イラン戦争をめぐる矢野氏へのインタビュー記事を、最後の文に続けて書き継いでもらえますか?

● 課題文
>>>

岩上安身は2026年5月22日、日本安全保障フォーラム会長の矢野義昭元陸将補に、インタビューを行った。
後編では、「イラン戦争の『目的』はどこに?」と題して、検証を行った。
矢野氏は、イスラエルが核保有国であることを指摘し、「核があるがゆえに、米国を巻き込むこともできるし、周辺の国に軍事侵略ができる」と述べ、以下のように続けた。
「ところがイランが持てば、すぐサウジも持ちます。
サウジは、パキスタンの核開発当初から、資金提供してきました。中国製の中距離弾道弾も持っています。いつでも核保有できます。
イランが持つと、サウジも持つ。トルコもいずれ核保有国になる可能性が高い。エジプトも弾道ミサイルを持っているから、潜在力はある。
だから、イランが持つということは、イスラエルの核が相対化され、中東全域の中で水平的に拡散し、核拡散のドミノ現象が起こる可能性があります。
それを阻止するというのが、ネタニヤフ政権にとっての、最大の生きるか死ぬかの問題ですし、米国から見ても、今のNPT体制の中で、核の寡占状態で、核大国が管理するという状況が、中東の一角で崩れてしまうわけです。
そうすると、偶発戦争が起こる可能性がある。その大義名分もあって、イラン戦争をやったという面もあると思います」。
その一方で、矢野氏は、「イスラエルだけが、地域で核独占している状態は、『大イスラエル主義』のように、イスラエルの一方的な帝国主義的軍事侵略を誘発する危険性がある。将来的に周辺国との軋轢は避けられない」と述べ、「どちらにしても、この問題は、地域の不安定化の要素になる」と論じた。
岩上安身の「もし、核の撃ちあいになったら」という仮定の質問に対し、矢野氏は、米国やイスラエルが、イランを「核攻撃しても、勝てない」と、以下のように断じた。

<<<

● 提供資料

>>>

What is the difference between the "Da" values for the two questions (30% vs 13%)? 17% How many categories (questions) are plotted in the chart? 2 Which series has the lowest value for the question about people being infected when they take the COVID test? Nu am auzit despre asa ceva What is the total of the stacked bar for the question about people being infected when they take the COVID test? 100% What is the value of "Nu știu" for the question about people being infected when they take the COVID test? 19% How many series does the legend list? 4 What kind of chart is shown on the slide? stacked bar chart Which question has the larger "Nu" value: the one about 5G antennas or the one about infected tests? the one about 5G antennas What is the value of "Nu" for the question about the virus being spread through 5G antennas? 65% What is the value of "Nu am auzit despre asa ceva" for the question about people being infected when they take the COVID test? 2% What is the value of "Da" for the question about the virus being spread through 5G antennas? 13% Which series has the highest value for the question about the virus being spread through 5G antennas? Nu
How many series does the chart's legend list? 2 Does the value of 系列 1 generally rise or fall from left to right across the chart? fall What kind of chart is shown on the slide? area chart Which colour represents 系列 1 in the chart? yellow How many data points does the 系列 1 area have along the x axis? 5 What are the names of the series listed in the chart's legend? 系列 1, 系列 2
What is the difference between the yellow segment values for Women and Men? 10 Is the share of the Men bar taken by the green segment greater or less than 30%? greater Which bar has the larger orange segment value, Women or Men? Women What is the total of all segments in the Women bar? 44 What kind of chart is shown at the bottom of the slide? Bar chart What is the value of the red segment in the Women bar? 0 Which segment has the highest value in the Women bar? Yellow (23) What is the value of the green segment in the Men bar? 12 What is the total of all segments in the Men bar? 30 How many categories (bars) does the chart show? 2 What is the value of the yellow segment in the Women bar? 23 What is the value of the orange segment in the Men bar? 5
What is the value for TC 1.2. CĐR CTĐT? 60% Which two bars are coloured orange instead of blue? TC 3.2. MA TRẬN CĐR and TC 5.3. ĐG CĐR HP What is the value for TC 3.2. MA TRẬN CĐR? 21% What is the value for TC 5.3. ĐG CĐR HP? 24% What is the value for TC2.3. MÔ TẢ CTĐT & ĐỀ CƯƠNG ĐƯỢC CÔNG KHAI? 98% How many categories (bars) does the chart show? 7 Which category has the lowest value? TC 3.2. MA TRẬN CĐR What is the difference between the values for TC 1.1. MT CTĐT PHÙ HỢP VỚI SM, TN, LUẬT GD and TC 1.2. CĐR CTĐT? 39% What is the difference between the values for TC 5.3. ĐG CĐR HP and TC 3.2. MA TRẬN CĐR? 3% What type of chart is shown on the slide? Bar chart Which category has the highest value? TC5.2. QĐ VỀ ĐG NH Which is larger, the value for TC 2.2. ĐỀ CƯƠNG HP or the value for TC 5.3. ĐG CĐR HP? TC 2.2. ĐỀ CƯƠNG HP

<<<

● 解答欄
「国土の半分が砂漠地帯のイスラエルは、(少ない核攻撃でも)国家壊滅状態になるでしょう。
それに対してイランは、ウクライナの倍以上の面積があり、しかも山がちの国土です。イランの東部の方は、今回の米軍の空襲でも手つかずで、被害は受けていません。
その山岳地帯の中に、核施設などが分散して隠されているんじゃないか、という話もあります。
イスラエルが仮に、(核ミサイルを)数十発か数百発撃ち込んだとしても、花崗岩質の山がちの国土では、地下施設はそれほど打撃を受けないと思います。
第一、どこにあるか、わからないですから、撃ちようがありません。
それを、完全に制圧しようと思ったら、地域的にでも地上兵力を送り込んで、しらみつぶしにやるしかない。けど、それには数百万の兵力が必要なので、できない。
これと同じことが、北朝鮮で、1994年~1995年頃ありました。その時、北朝鮮を攻撃する案もあったのですが、空爆だけでは潰せない。でも、地上軍を送ると、数百万の被害が出るということで、クリントン政権は、諦めました。
イランが相手だと、もっと膨大な戦力が必要になります。核攻撃したって、勝てないです」。